Shilkret is almost forgotten now, but he may have made more records than anyone else in history, conducting the Victor studio pop. His autobiography Nathanial Shilkret: Sixty Years in the Music Business was completed around 1965, while he lived in his daughter Barbara's home. She and her son (also called Nathaniel Shilkret, but had shortened his name to Niel Shell) prepared it for publication by Scarecrow Press in 2005. It is absolutely fascinating.

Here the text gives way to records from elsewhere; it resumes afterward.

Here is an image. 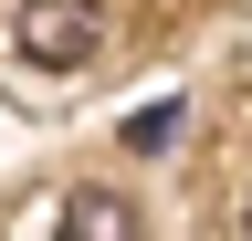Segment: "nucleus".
<instances>
[{
    "mask_svg": "<svg viewBox=\"0 0 252 241\" xmlns=\"http://www.w3.org/2000/svg\"><path fill=\"white\" fill-rule=\"evenodd\" d=\"M94 42H105V11H94V0H21L11 11V53L42 63V74L94 63Z\"/></svg>",
    "mask_w": 252,
    "mask_h": 241,
    "instance_id": "1",
    "label": "nucleus"
},
{
    "mask_svg": "<svg viewBox=\"0 0 252 241\" xmlns=\"http://www.w3.org/2000/svg\"><path fill=\"white\" fill-rule=\"evenodd\" d=\"M242 241H252V210H242Z\"/></svg>",
    "mask_w": 252,
    "mask_h": 241,
    "instance_id": "3",
    "label": "nucleus"
},
{
    "mask_svg": "<svg viewBox=\"0 0 252 241\" xmlns=\"http://www.w3.org/2000/svg\"><path fill=\"white\" fill-rule=\"evenodd\" d=\"M63 241H147L137 231V199L126 189H74L63 199Z\"/></svg>",
    "mask_w": 252,
    "mask_h": 241,
    "instance_id": "2",
    "label": "nucleus"
}]
</instances>
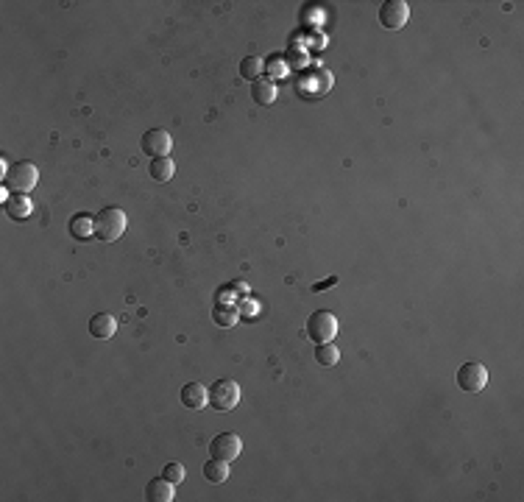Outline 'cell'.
<instances>
[{"label": "cell", "instance_id": "obj_19", "mask_svg": "<svg viewBox=\"0 0 524 502\" xmlns=\"http://www.w3.org/2000/svg\"><path fill=\"white\" fill-rule=\"evenodd\" d=\"M287 70H290V64H287V56H285V53H274V56L265 59V73H268L271 81H274V78H282Z\"/></svg>", "mask_w": 524, "mask_h": 502}, {"label": "cell", "instance_id": "obj_5", "mask_svg": "<svg viewBox=\"0 0 524 502\" xmlns=\"http://www.w3.org/2000/svg\"><path fill=\"white\" fill-rule=\"evenodd\" d=\"M407 20H410V6L405 3V0H385V3L379 6V23L388 31L405 28Z\"/></svg>", "mask_w": 524, "mask_h": 502}, {"label": "cell", "instance_id": "obj_17", "mask_svg": "<svg viewBox=\"0 0 524 502\" xmlns=\"http://www.w3.org/2000/svg\"><path fill=\"white\" fill-rule=\"evenodd\" d=\"M337 360H340V349L329 341V344H318L315 346V363L318 366H324V368H332V366H337Z\"/></svg>", "mask_w": 524, "mask_h": 502}, {"label": "cell", "instance_id": "obj_20", "mask_svg": "<svg viewBox=\"0 0 524 502\" xmlns=\"http://www.w3.org/2000/svg\"><path fill=\"white\" fill-rule=\"evenodd\" d=\"M212 318H215V324H221V326H232V324H237V310L235 307H229V304H217L215 307V313H212Z\"/></svg>", "mask_w": 524, "mask_h": 502}, {"label": "cell", "instance_id": "obj_21", "mask_svg": "<svg viewBox=\"0 0 524 502\" xmlns=\"http://www.w3.org/2000/svg\"><path fill=\"white\" fill-rule=\"evenodd\" d=\"M162 477H165V480H170V483H176V486H179V483L184 480V466H182V464H167V466L162 469Z\"/></svg>", "mask_w": 524, "mask_h": 502}, {"label": "cell", "instance_id": "obj_4", "mask_svg": "<svg viewBox=\"0 0 524 502\" xmlns=\"http://www.w3.org/2000/svg\"><path fill=\"white\" fill-rule=\"evenodd\" d=\"M307 335H310V341H315V344H329V341H335V335H337V318H335V313H329V310H315V313L307 318Z\"/></svg>", "mask_w": 524, "mask_h": 502}, {"label": "cell", "instance_id": "obj_7", "mask_svg": "<svg viewBox=\"0 0 524 502\" xmlns=\"http://www.w3.org/2000/svg\"><path fill=\"white\" fill-rule=\"evenodd\" d=\"M209 452H212V457H221V460H226V464H229V460L240 457L243 441H240V435H235V433H221V435L212 438Z\"/></svg>", "mask_w": 524, "mask_h": 502}, {"label": "cell", "instance_id": "obj_8", "mask_svg": "<svg viewBox=\"0 0 524 502\" xmlns=\"http://www.w3.org/2000/svg\"><path fill=\"white\" fill-rule=\"evenodd\" d=\"M170 148H173V137H170L165 129H151V132L143 134V151H145L151 159L167 156Z\"/></svg>", "mask_w": 524, "mask_h": 502}, {"label": "cell", "instance_id": "obj_11", "mask_svg": "<svg viewBox=\"0 0 524 502\" xmlns=\"http://www.w3.org/2000/svg\"><path fill=\"white\" fill-rule=\"evenodd\" d=\"M148 171H151V179H154V182L165 184V182L173 179V174H176V162H173L170 156H156V159H151Z\"/></svg>", "mask_w": 524, "mask_h": 502}, {"label": "cell", "instance_id": "obj_2", "mask_svg": "<svg viewBox=\"0 0 524 502\" xmlns=\"http://www.w3.org/2000/svg\"><path fill=\"white\" fill-rule=\"evenodd\" d=\"M39 182V171H36V165L23 159V162H14L12 167H6V174H3V184L6 190H14V193H31Z\"/></svg>", "mask_w": 524, "mask_h": 502}, {"label": "cell", "instance_id": "obj_13", "mask_svg": "<svg viewBox=\"0 0 524 502\" xmlns=\"http://www.w3.org/2000/svg\"><path fill=\"white\" fill-rule=\"evenodd\" d=\"M182 405L190 407V410H201L206 405V388L198 385V383H187L182 388Z\"/></svg>", "mask_w": 524, "mask_h": 502}, {"label": "cell", "instance_id": "obj_14", "mask_svg": "<svg viewBox=\"0 0 524 502\" xmlns=\"http://www.w3.org/2000/svg\"><path fill=\"white\" fill-rule=\"evenodd\" d=\"M204 477L209 480V483H224L226 477H229V464H226V460H221V457H209L206 460V464H204Z\"/></svg>", "mask_w": 524, "mask_h": 502}, {"label": "cell", "instance_id": "obj_1", "mask_svg": "<svg viewBox=\"0 0 524 502\" xmlns=\"http://www.w3.org/2000/svg\"><path fill=\"white\" fill-rule=\"evenodd\" d=\"M126 226H128V221H126V213L120 206H104L101 213L93 218L95 237L104 240V243H115L126 232Z\"/></svg>", "mask_w": 524, "mask_h": 502}, {"label": "cell", "instance_id": "obj_9", "mask_svg": "<svg viewBox=\"0 0 524 502\" xmlns=\"http://www.w3.org/2000/svg\"><path fill=\"white\" fill-rule=\"evenodd\" d=\"M115 332H117V318H115V315H109V313H95V315L90 318V335H93V338L109 341Z\"/></svg>", "mask_w": 524, "mask_h": 502}, {"label": "cell", "instance_id": "obj_3", "mask_svg": "<svg viewBox=\"0 0 524 502\" xmlns=\"http://www.w3.org/2000/svg\"><path fill=\"white\" fill-rule=\"evenodd\" d=\"M206 402L215 407V410H235L240 405V385L235 380H217L209 391H206Z\"/></svg>", "mask_w": 524, "mask_h": 502}, {"label": "cell", "instance_id": "obj_10", "mask_svg": "<svg viewBox=\"0 0 524 502\" xmlns=\"http://www.w3.org/2000/svg\"><path fill=\"white\" fill-rule=\"evenodd\" d=\"M173 497H176V483H170L165 477L151 480L145 488V499H151V502H170Z\"/></svg>", "mask_w": 524, "mask_h": 502}, {"label": "cell", "instance_id": "obj_12", "mask_svg": "<svg viewBox=\"0 0 524 502\" xmlns=\"http://www.w3.org/2000/svg\"><path fill=\"white\" fill-rule=\"evenodd\" d=\"M251 98H254L257 104H262V106L274 104V98H276V84H274L271 78H257V81L251 84Z\"/></svg>", "mask_w": 524, "mask_h": 502}, {"label": "cell", "instance_id": "obj_16", "mask_svg": "<svg viewBox=\"0 0 524 502\" xmlns=\"http://www.w3.org/2000/svg\"><path fill=\"white\" fill-rule=\"evenodd\" d=\"M3 204H6V213H9L12 218H25V215L31 213V201H28L25 193H14V195L6 198Z\"/></svg>", "mask_w": 524, "mask_h": 502}, {"label": "cell", "instance_id": "obj_18", "mask_svg": "<svg viewBox=\"0 0 524 502\" xmlns=\"http://www.w3.org/2000/svg\"><path fill=\"white\" fill-rule=\"evenodd\" d=\"M262 73H265V62H262L259 56H246V59L240 62V75L248 78L251 84H254L257 78H262Z\"/></svg>", "mask_w": 524, "mask_h": 502}, {"label": "cell", "instance_id": "obj_6", "mask_svg": "<svg viewBox=\"0 0 524 502\" xmlns=\"http://www.w3.org/2000/svg\"><path fill=\"white\" fill-rule=\"evenodd\" d=\"M457 385L463 388V391H468V394H477V391H483L486 385H488V371H486V366L483 363H463L460 368H457Z\"/></svg>", "mask_w": 524, "mask_h": 502}, {"label": "cell", "instance_id": "obj_15", "mask_svg": "<svg viewBox=\"0 0 524 502\" xmlns=\"http://www.w3.org/2000/svg\"><path fill=\"white\" fill-rule=\"evenodd\" d=\"M70 235H73L75 240H86L90 235H95V229H93V218L86 215V213L73 215V221H70Z\"/></svg>", "mask_w": 524, "mask_h": 502}]
</instances>
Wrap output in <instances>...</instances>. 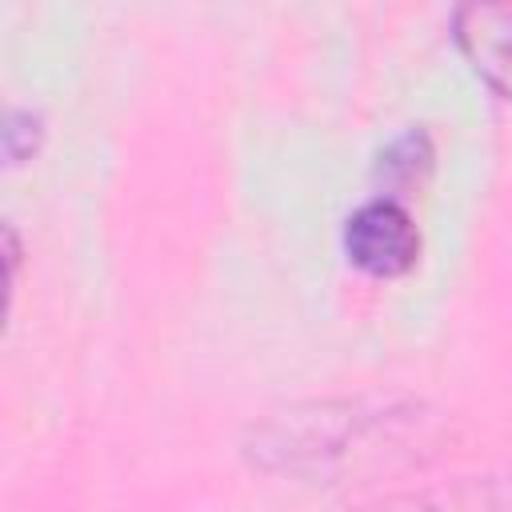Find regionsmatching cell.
<instances>
[{"label":"cell","instance_id":"6da1fadb","mask_svg":"<svg viewBox=\"0 0 512 512\" xmlns=\"http://www.w3.org/2000/svg\"><path fill=\"white\" fill-rule=\"evenodd\" d=\"M344 252L372 276H404L420 256V228L396 200H368L344 224Z\"/></svg>","mask_w":512,"mask_h":512},{"label":"cell","instance_id":"7a4b0ae2","mask_svg":"<svg viewBox=\"0 0 512 512\" xmlns=\"http://www.w3.org/2000/svg\"><path fill=\"white\" fill-rule=\"evenodd\" d=\"M456 40L472 68L504 96H512V4L456 8Z\"/></svg>","mask_w":512,"mask_h":512},{"label":"cell","instance_id":"3957f363","mask_svg":"<svg viewBox=\"0 0 512 512\" xmlns=\"http://www.w3.org/2000/svg\"><path fill=\"white\" fill-rule=\"evenodd\" d=\"M360 512H500V504L476 488V484H460L452 492H424V496H404V500H388L380 508H360Z\"/></svg>","mask_w":512,"mask_h":512},{"label":"cell","instance_id":"277c9868","mask_svg":"<svg viewBox=\"0 0 512 512\" xmlns=\"http://www.w3.org/2000/svg\"><path fill=\"white\" fill-rule=\"evenodd\" d=\"M384 164V172L392 176V172H400L404 180H412L416 176V168H428V160H432V144H428V136L424 132H408V136H400L384 156H380Z\"/></svg>","mask_w":512,"mask_h":512}]
</instances>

One anecdote: Shilkret probably oversaw the first (acoustic) recording of Gershwin's Rhapsody In Blue in 1924, by Paul Whiteman; when electric recording began, the old acoustic studios were too small, and Shilkret had discovered Liederkranz Hall in the German Club, which turned out to be ideal for many years, but it took the engineers a while to learn how to use it, and at first it wasn't soundproofed, so cops were hired outdoors to try to keep the street noise down. When an electrical remake of Rhapsody In Blue was being made in 1927, Gershwin and the piano were 100 feet from the orchestra, and Whiteman was 200 feet away. Furthermore, Whiteman had been playing the piece on the road, making cuts and speeding it up for dancers, and Gershwin didn't like his new version. There was a lot of tension at the recording session, and Whiteman finally marched out, saying 'Take over, Nat.' So Shilkret conducted the new recording. (Edward Jablonski, Gershwin's biographer, says that Whiteman composed himself and came back to the room, surprised to find the recording underway.) Shlkret, a friend of Gershwin's, also conducted the first recording of An American in Paris.